-------- RECORDS SHOWN --------

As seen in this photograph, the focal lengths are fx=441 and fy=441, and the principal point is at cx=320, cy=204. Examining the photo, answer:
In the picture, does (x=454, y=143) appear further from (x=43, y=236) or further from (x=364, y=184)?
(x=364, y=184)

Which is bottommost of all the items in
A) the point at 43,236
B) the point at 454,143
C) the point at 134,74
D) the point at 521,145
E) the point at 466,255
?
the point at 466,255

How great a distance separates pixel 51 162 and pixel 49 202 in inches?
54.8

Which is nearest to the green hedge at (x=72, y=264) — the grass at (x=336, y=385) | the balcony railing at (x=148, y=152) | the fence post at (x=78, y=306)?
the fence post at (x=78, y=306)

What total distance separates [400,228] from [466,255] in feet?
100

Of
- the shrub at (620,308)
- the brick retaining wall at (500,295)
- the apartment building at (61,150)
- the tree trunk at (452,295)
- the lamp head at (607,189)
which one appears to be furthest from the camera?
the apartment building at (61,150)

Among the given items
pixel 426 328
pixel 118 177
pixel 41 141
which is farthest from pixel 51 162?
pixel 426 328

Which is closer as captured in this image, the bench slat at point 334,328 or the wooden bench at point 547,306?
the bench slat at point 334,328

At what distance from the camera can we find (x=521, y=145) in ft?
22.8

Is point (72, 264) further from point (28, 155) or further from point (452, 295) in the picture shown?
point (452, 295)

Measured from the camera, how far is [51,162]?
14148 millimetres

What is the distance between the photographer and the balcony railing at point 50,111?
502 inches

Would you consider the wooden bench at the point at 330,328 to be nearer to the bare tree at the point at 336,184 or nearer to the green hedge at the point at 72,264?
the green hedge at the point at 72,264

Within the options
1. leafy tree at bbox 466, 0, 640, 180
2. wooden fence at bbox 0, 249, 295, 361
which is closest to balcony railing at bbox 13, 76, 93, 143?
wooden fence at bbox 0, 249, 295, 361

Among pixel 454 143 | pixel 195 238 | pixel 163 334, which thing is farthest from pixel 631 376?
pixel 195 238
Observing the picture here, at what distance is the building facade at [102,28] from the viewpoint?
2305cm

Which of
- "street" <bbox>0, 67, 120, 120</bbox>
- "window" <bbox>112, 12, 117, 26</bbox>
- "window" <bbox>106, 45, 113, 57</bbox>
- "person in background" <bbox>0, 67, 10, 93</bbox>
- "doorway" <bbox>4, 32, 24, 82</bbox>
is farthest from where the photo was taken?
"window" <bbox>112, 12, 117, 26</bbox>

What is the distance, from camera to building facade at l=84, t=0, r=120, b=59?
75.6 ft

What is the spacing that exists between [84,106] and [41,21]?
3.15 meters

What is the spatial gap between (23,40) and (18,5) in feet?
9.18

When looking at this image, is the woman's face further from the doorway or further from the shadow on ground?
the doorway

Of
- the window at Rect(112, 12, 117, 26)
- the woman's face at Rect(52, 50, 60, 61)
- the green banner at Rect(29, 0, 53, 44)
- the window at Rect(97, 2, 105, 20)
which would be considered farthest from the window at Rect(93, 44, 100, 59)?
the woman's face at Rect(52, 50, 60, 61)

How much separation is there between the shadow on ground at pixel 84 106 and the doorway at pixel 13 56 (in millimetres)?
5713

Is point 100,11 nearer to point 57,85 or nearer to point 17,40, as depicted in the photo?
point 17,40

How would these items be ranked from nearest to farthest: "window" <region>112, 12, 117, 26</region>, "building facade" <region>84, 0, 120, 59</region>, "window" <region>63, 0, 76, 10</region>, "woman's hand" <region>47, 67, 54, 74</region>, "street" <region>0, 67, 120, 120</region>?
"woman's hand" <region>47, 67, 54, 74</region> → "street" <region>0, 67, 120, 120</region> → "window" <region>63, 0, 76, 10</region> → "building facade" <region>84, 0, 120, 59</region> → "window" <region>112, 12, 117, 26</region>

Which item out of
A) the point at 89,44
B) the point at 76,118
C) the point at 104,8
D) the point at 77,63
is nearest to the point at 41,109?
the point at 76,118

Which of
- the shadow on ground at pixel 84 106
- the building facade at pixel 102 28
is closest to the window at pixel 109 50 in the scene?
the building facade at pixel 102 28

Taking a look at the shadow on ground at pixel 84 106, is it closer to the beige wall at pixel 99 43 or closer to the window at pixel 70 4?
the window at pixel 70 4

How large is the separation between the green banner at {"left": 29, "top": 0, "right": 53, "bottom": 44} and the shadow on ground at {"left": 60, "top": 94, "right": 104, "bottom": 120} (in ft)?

--------

**AIM OF THE EXERCISE**
Render the entries starting at the line containing "Among pixel 454" and ending at the line containing "3.15 meters" as a two-column CSV with the columns text and answer. Give one row per entry, put each field in quotes, and replace line breaks with spaces.

**PROBLEM SOLUTION**
text,answer
"Among pixel 454 143 | pixel 195 238 | pixel 163 334, which thing is farthest from pixel 631 376?","pixel 195 238"
"Observing the picture here, at what distance is the building facade at [102,28] from the viewpoint?","2305cm"
"Which of - ""street"" <bbox>0, 67, 120, 120</bbox> - ""window"" <bbox>112, 12, 117, 26</bbox> - ""window"" <bbox>106, 45, 113, 57</bbox> - ""person in background"" <bbox>0, 67, 10, 93</bbox> - ""doorway"" <bbox>4, 32, 24, 82</bbox> is farthest from where the photo was taken?","""window"" <bbox>112, 12, 117, 26</bbox>"
"What is the distance, from camera to building facade at l=84, t=0, r=120, b=59?","75.6 ft"
"What is the spacing that exists between [84,106] and [41,21]?","3.15 meters"